What should I do with biometric data if the patient withdraws consent?

If the patient withdraws specific consent for biometric data but continues general psychotherapy treatment, collection of that data must stop from that point on. Data collected before the withdrawal can be retained under the healthcare-provision basis (Article 9(2)(h)) if it is necessary for clinical continuity; if not, it must be deleted. The descriptive clinical record (SUDS, scenarios, progress) can continue.

Do I need to notify Spain's data protection authority (AEPD) before starting to use VRET?

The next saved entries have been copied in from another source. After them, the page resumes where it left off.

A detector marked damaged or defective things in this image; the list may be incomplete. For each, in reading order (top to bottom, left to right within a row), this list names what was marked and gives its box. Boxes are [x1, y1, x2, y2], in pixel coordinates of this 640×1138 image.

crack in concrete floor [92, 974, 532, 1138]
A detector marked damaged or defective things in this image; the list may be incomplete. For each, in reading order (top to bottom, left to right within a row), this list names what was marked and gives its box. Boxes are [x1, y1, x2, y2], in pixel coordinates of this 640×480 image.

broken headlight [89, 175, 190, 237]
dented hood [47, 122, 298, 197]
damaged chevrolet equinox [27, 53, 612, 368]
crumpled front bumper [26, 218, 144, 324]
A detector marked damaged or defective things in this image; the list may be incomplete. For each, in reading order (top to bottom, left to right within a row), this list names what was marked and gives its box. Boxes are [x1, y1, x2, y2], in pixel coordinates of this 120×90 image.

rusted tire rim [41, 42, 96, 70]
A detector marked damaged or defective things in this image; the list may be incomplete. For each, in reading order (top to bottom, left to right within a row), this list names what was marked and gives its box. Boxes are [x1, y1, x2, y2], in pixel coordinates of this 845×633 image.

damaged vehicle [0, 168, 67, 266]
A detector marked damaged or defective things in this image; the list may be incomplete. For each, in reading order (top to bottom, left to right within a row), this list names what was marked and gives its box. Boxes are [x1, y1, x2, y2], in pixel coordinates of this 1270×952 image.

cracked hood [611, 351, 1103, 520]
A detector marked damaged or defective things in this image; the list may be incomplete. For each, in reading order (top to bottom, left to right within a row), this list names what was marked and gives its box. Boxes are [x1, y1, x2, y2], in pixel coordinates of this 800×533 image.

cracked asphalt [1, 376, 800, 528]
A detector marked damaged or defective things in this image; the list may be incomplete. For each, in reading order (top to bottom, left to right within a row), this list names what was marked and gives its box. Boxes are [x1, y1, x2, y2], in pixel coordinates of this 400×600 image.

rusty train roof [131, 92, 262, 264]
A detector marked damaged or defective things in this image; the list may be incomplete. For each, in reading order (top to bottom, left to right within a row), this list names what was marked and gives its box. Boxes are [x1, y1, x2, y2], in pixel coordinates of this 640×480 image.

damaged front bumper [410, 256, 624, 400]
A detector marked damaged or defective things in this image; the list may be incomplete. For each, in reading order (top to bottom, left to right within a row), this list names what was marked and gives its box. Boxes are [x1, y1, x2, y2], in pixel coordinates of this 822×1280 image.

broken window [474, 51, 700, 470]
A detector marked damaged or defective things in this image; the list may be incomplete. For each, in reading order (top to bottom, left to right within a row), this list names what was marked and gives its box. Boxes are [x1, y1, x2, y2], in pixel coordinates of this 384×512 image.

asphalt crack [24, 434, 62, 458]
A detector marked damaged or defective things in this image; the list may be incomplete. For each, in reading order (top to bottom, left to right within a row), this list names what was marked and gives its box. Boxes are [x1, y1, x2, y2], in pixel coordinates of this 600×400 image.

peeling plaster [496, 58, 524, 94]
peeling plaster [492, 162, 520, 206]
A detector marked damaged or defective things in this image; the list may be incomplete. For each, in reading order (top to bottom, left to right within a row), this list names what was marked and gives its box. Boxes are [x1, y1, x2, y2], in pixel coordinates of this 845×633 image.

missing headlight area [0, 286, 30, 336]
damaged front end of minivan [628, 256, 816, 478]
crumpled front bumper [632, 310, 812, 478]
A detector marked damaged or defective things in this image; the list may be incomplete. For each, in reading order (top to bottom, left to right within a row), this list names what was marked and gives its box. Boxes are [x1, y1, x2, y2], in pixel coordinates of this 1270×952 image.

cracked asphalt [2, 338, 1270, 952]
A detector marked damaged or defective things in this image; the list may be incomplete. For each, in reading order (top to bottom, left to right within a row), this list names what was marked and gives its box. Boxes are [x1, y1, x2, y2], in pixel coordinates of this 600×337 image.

No, simply starting to use VR in practice does not require notification. A Data Protection Impact Assessment (DPIA) is mandatory when the processing involves high risk to the data subject's rights, particularly when special-category data is combined with novel technology and systematic monitoring. In practice, a small private practice using standard VRET software may not require a DPIA; it is worth documenting the reasoned decision, and if in doubt, carrying out the DPIA anyway.

Can I share VR session summaries with the patient's family?

Only with the patient's express consent (or the legal guardian's if the patient is a minor), except in specific situations of legal obligation. Consent must be specific to that communication and limited in scope: what information, which family member, and how often. A courtesy verbal note is not sufficient grounds. For minors, the specific framework protecting the minor's right to privacy vis-à-vis their guardians also applies.

VRET is professional clinical-support software, not a CE-marked medical device. Clinical supervision remains with the licensed psychologist in charge.